The worst I can report is a lack of synergy, punctuality, or sensitivity. (Fortunately, not all were with the same guest!) In the latter case, Jenny and I hosted a young Russian man who lived three hours away on the mid-Atlantic coast. He was using the program to stay with families on weekends to get to meet Americans and to learn about their culture. However, a few hours after we met him we decided that we needed to have a serious talk with him about his approach. When he didn't understand something or didn't agree with it he expressed very strong opinions about it even saying things like "Why do Americans do such stupid things?" and "We had much better ways of doing that back in Russia." The next day we told him that sooner or later he was going to stay with someone less understanding that us, and they would simply tell him to go back home if he was going to be that ignorant and arrogant, and rightly so. While his intent was good, his execution was seriously flawed.

In this internet age, I have computers and gadgets throughout the house with protected wifi access. However, because my internal network is not secured from one machine to the other (to allow Jenny and me to share files), I don't give open access to my computer systems. If guests have their own laptop, they can "plug in" without breaching my security. Take sensible precautions and you should be fine.

As far as staying with strangers, I have never felt any environment was unsafe or unhealthy. I've had a couple of experiences that made me wonder why the hosts bothered, however.


As with many other aspects of life, problems in hosting can arise from a lack of communication and unreasonable expectations. Most can be avoided with a little planning and some common sense. As a host, ask yourself what you'd reasonably expect as a traveler, and as a traveler ask yourself what you'd reasonably expect as a host. While it's not necessary to be a traveler to be a good host or vice versa, experiencing it from both sides certainly can help. I've had many great experiences from hosting and from being hosted, and I have made some long-term friends. I've really gotten to appreciate that "normal" is relative to the experience of each person even within the same country or region.

Is hosting or traveling for you? Are you more interested in the journey than the destination? Are you more interested in the cultural aspects than the sights?

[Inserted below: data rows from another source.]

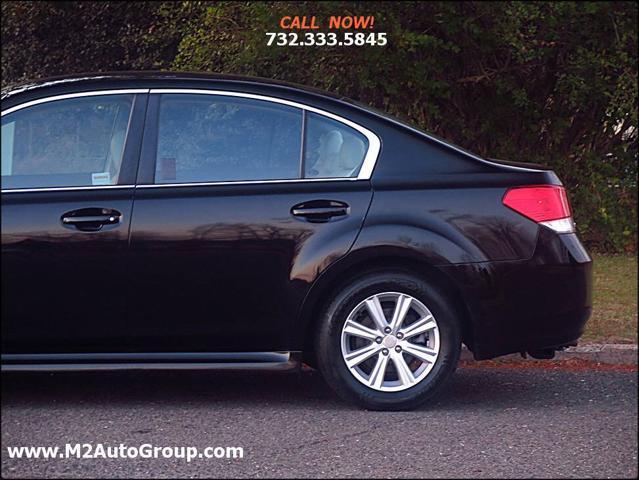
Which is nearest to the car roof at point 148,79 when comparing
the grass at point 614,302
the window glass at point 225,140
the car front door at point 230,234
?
the window glass at point 225,140

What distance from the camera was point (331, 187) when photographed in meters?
5.44

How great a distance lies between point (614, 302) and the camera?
27.1 ft

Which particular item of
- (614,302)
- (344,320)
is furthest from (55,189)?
(614,302)

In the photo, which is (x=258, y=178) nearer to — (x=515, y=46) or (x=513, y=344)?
(x=513, y=344)

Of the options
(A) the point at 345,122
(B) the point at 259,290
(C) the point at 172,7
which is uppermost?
(C) the point at 172,7

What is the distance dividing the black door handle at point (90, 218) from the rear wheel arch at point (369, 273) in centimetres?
100

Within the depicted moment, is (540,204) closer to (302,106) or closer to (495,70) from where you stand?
(302,106)

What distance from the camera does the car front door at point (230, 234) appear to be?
5.32 metres

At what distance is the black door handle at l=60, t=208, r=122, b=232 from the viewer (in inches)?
209

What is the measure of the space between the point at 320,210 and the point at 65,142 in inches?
51.1

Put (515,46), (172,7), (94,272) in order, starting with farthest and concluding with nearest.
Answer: (172,7) < (515,46) < (94,272)

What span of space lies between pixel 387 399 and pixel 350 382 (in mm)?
198

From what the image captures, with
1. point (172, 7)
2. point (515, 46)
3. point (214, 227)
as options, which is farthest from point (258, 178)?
point (172, 7)

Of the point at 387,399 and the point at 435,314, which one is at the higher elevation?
the point at 435,314
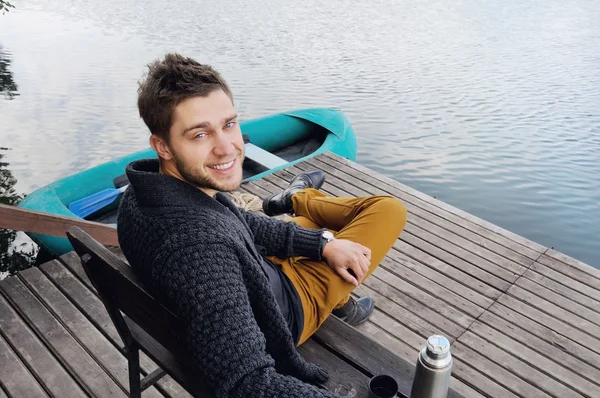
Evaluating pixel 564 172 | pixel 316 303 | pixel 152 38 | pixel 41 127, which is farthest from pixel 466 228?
pixel 152 38

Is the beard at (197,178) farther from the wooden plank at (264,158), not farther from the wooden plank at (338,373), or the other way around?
the wooden plank at (264,158)

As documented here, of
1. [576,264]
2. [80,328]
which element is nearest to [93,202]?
[80,328]

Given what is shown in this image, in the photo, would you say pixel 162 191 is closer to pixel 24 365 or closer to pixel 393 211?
pixel 393 211

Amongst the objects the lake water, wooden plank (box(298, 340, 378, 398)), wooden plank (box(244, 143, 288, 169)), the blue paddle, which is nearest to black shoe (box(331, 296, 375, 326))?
wooden plank (box(298, 340, 378, 398))

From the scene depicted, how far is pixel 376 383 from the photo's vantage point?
4.78ft

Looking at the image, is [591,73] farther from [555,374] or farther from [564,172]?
[555,374]

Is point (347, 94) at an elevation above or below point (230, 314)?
below

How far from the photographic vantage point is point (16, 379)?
2.36 m

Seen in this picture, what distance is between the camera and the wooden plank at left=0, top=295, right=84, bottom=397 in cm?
233

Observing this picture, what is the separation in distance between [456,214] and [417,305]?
1234mm

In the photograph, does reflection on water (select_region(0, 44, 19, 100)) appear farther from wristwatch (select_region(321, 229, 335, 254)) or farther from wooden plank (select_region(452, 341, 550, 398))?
wooden plank (select_region(452, 341, 550, 398))

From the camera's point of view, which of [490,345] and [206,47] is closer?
[490,345]

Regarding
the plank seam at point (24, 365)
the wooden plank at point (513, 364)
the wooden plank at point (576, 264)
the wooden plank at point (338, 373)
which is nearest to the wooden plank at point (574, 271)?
the wooden plank at point (576, 264)

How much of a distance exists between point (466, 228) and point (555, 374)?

Do you want the challenge of being an unofficial ambassador for your country even if you disagree with your country's policies? (One Mexican host held me personally accountable for much of the illegal immigrant policy that was being enforced in California!)

You never know what new friendship, experience, or adventure is waiting for you around the corner. But don't sit at home and dream about it, go make it happen. Create your own luck. Oh, and beware of hosts and travelers who list "axe murder" under their personal interests!